Background: Homozygous familial hypercholesterolemia (HoFH) is a rare autosomal recessive disorder of lipid metabolism, marked by elevated LDL-C levels and an increased risk of premature cardiovascular disease. The Canadian HoFH Registry was established in 2008 as part of the Familial Hypercholesterolemia (FH) Canada network by clinicians to better understand the disease burden, treatment approaches, and clinical outcomes in this population. The registry identifies and follows patients with available individual-level data across five provinces: Quebec, Ontario, British Columbia, Alberta, and Nova Scotia. This study aimed to provide an updated overview of the Canadian HoFH Registry, highlighting its expansion as well as current clinical characteristics, new lipid lowering therapies (LLTs), and longitudinal cardiovascular outcomes in this cohort.

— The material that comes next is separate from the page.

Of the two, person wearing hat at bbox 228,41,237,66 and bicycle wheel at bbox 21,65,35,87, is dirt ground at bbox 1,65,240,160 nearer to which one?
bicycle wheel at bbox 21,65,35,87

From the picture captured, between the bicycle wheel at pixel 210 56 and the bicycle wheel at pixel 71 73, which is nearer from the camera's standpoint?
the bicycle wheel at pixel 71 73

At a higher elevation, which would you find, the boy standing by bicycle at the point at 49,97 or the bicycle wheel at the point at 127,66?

METHODS AND RESULTS: The study used an observational study design. A standardized questionnaire was sent to FH Canada network sites to collect updated information on recent lipid profiles, lipid lowering therapies and recent cardiovascular profiles as well as to enrol new participants. Patients were eligible for inclusion in the Canadian HoFH registry if they had received a clinical or genetic diagnosis of HoFH by the treating physician. Data collection occurred between January 2024 – March 2025. Participant demographic, clinical and lipid characteristics, LLTs and cardiovascular events will be presented using standard descriptive statistics, including median and interquartile range (IQR), and frequency with percentage. Data were available on a total of 63 patients. At last follow-up visit, median age was 45 years (IQR: 30-61 years). The median age at diagnosis was 14 years (IQR: 6-31) and the median highest recorded LDL-C levels was 13 mmol/L (IQR: 10.6-16.3 mmol/L). Lowest treated LDL-C levels were 3.0 (IQR: 2.1 – 4.9 mmol/L) with 82.5% of patients on statins, 81% on ezetimibe, 42.9% on proprotein convertase subtilisin/kexin type 9 inhibitors, 19% on lomitapide, 36.5% on evinacumab, and 41.3% treated with low-density lipoprotein apheresis or plasmapheresis. Major adverse cardiovascular events were observed in 22% of patients with the average onset at 41 years (IQR: 23-50 years).
Conclusion: This updated analysis of the Canadian HoFH Registry offers insights into the evolving lipid-lowering strategies, and cardiovascular outcomes of patients with HoFH in Canada. One notable finding is the rapid uptake of new therapies, such as inhibitors of ANGPTL3. Despite advances in treatment, a significant proportion of patients continue to experience major cardiovascular events, underscoring the need for earlier diagnosis, aggressive lipid management, and continued access to novel therapies to optimize long-term outcomes in this population.